* Tugas tertulis A:
Tolong perbarui entri mulai dari baris yang memuat "At what distance" sampai baris yang memuat "2.26 meters" dengan mengganti "camera" menjadi "viewer". Tuliskan kembali baris-baris itu saja tanpa perubahan lain.

* Kutipan teks:
##############################

Oknum Wartawan UKW Jadi Sales Iklan, Dewan Pers Diam?

Foto: Ilustrasi

Filsafat dan Kegunaan Media 

Oleh : Eri Iskandar SMKM (DeRE-Atjeh)

Pelita Aceh.co.id | Banda Aceh – Sertifikasi kompetensi wartawan yang semestinya menjadi tolok ukur profesionalisme dan etika jurnalistik, kini justru digunakan sejumlah oknum sebagai tameng untuk menjual jasa publikasi kepada instansi pemerintah, perusahaan swasta, kontraktor, BUMN, BUMD, hingga bank-bank lokal. Alih-alih memburu kebenaran dan informasi penting bagi publik, sebagian dari mereka beralih menjadi sales iklan berkedok wartawan.

Praktik ini bukan baru, tapi kian terang-terangan. Beberapa di antara mereka datang membawa surat penawaran kerja sama publikasi, menawarkan space advertorial, atau menyodorkan penagihan iklan. Sebagian menggunakan nama media yang tidak aktif atau tidak memiliki struktur redaksi yang jelas. Lebih mencengangkan, mereka menyebut-nyebut sertifikasi Uji Kompetensi Wartawan (UKW) sebagai bukti legalitas mereka untuk melakukan transaksi tersebut.

Seorang pejabat humas mengaku kerap ditelepon oleh oknum yang mengaku wartawan tersertifikasi, namun tidak pernah sekalipun menanyakan konfirmasi atau wawancara berita.

“Langsung bicara anggaran, langsung tawarkan space liputan berbayar. Kalau kita tak respon, kadang mereka kirim link berita yang menyudutkan. Itu pun bukan hasil wawancara langsung,” katanya.

##############################

* Bahan yang disediakan:
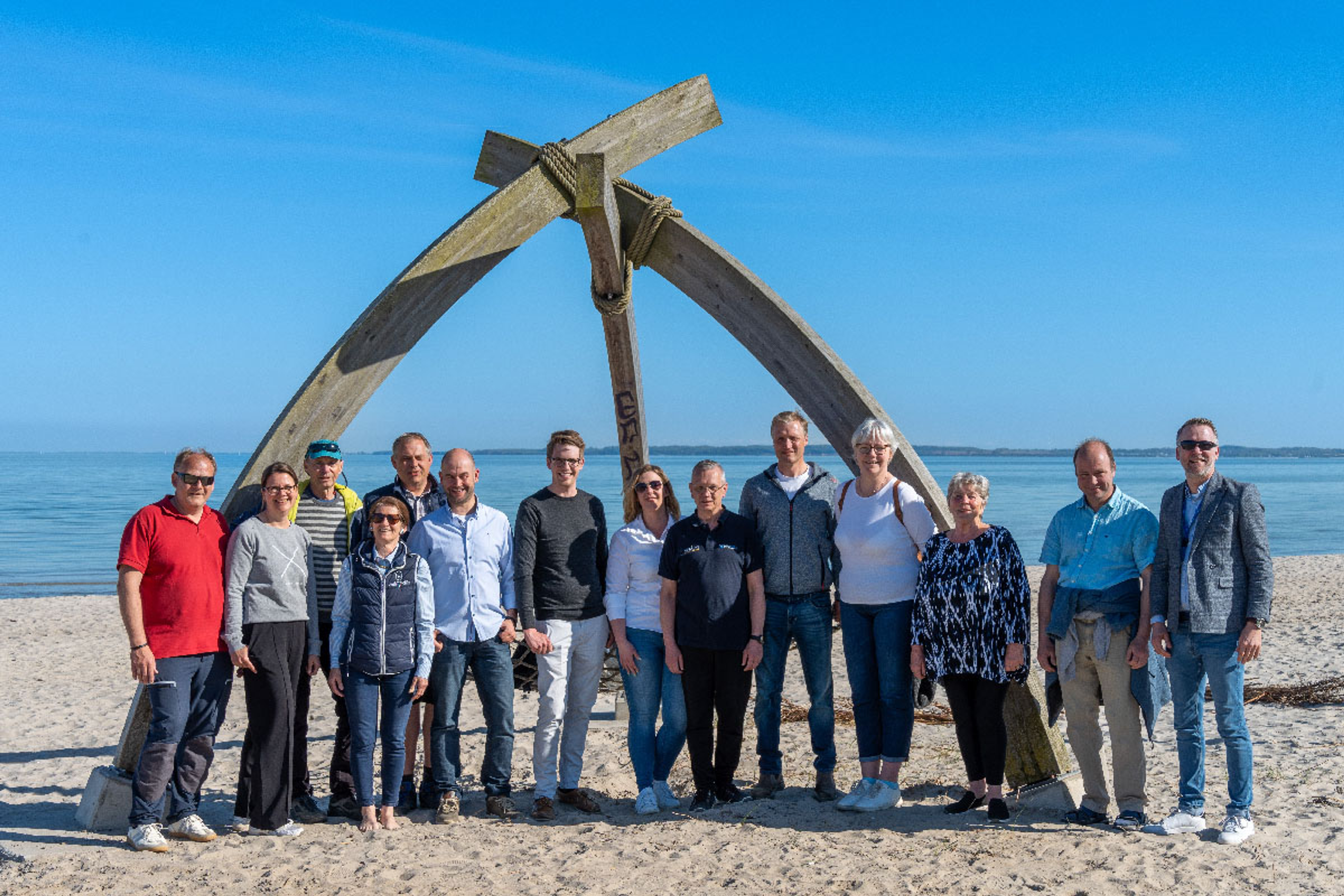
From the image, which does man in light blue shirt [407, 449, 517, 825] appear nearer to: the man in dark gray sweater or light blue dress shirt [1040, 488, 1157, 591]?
the man in dark gray sweater

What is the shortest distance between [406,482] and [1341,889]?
147 inches

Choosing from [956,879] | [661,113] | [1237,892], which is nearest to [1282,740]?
[1237,892]

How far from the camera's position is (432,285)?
4543 millimetres

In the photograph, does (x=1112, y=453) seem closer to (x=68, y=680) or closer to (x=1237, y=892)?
(x=1237, y=892)

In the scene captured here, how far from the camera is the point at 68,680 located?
8531mm

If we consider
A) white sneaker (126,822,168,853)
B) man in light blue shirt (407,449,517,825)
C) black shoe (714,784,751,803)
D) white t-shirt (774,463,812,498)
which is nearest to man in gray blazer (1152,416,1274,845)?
white t-shirt (774,463,812,498)

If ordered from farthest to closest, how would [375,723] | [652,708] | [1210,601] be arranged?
[652,708], [375,723], [1210,601]

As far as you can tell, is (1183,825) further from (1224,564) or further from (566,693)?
(566,693)

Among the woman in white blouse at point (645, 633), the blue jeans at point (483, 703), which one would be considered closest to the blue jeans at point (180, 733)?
the blue jeans at point (483, 703)

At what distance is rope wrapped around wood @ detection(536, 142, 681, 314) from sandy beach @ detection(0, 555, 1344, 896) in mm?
2365

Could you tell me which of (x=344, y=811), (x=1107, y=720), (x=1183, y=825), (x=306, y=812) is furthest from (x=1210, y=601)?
(x=306, y=812)

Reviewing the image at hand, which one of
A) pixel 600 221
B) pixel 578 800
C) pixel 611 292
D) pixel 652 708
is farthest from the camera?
pixel 611 292

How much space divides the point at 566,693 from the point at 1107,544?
2.26 meters

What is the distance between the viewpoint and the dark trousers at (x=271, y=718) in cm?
405
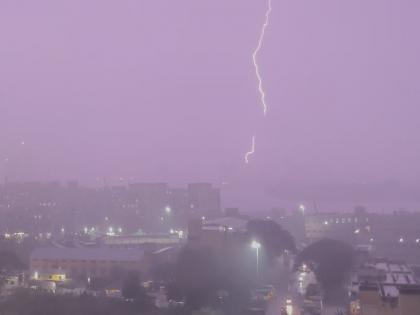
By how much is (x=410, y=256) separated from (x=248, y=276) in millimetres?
→ 6794

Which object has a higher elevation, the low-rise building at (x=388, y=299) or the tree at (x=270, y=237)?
the tree at (x=270, y=237)

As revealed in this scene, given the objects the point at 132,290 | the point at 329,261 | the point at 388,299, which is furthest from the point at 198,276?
the point at 388,299

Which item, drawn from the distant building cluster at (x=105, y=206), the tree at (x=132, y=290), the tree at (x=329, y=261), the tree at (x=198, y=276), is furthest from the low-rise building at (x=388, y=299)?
the distant building cluster at (x=105, y=206)

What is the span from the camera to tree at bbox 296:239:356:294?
1037cm

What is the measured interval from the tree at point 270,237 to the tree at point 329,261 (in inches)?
29.3

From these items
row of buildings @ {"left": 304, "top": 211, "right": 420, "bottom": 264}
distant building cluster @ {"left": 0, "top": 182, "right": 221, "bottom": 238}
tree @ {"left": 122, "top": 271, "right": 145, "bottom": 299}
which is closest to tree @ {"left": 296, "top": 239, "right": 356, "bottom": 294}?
tree @ {"left": 122, "top": 271, "right": 145, "bottom": 299}

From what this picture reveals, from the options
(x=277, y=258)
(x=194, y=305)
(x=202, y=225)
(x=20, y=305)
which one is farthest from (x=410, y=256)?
(x=20, y=305)

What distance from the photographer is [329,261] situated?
11531mm

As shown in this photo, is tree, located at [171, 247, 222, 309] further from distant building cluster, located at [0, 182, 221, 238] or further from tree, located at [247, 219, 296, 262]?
distant building cluster, located at [0, 182, 221, 238]

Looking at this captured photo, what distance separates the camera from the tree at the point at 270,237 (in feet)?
46.7

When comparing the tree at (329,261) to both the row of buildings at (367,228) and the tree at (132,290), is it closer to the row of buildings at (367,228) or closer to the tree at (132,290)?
the tree at (132,290)

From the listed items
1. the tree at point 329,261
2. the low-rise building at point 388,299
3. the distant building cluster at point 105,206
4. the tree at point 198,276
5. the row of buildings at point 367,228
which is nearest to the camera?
the low-rise building at point 388,299

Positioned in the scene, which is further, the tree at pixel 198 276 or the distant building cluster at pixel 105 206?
the distant building cluster at pixel 105 206

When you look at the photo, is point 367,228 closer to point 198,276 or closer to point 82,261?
point 82,261
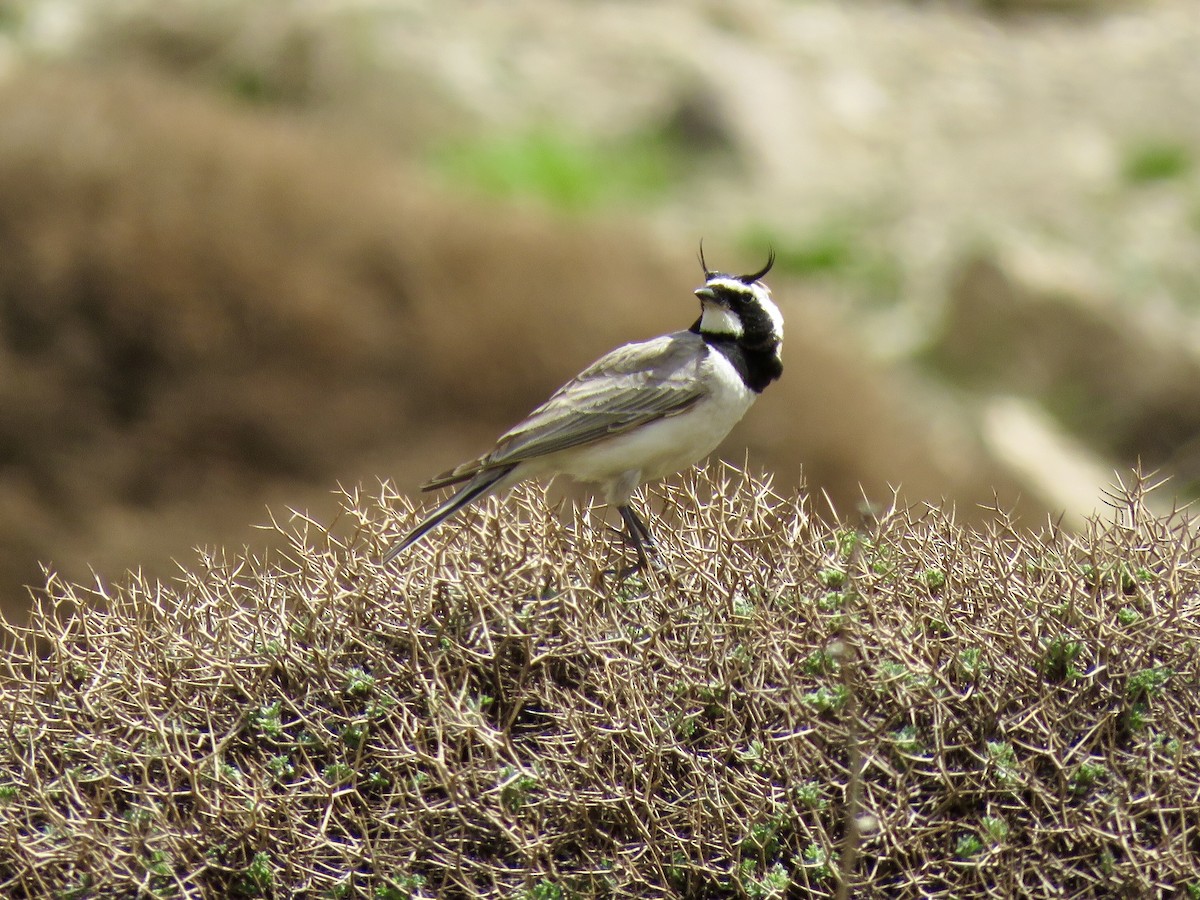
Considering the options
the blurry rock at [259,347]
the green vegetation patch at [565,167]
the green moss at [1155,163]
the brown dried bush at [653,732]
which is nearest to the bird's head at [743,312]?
the brown dried bush at [653,732]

##############################

* Tugas tertulis B:
Sebutkan semua pihak yang menurut artikel tentang oknum wartawan UKW menjadi sasaran penjualan jasa publikasi.

* Jawaban yang diharapkan A:
At what distance is rope wrapped around wood @ detection(536, 142, 681, 314) from sandy beach @ detection(0, 555, 1344, 896) in mm?
2365

Could you tell me which of (x=344, y=811), (x=1107, y=720), (x=1183, y=825), (x=306, y=812) is furthest from (x=1210, y=601)?
(x=306, y=812)

Reviewing the image at hand, which one of
A) pixel 600 221
B) pixel 578 800
C) pixel 611 292
D) pixel 652 708
is farthest from the viewer?
pixel 611 292

How much space divides the point at 566,693 from the point at 1107,544?
2.26 meters

* Jawaban yang diharapkan B:
instansi pemerintah, perusahaan swasta, kontraktor, BUMN, BUMD, bank-bank lokal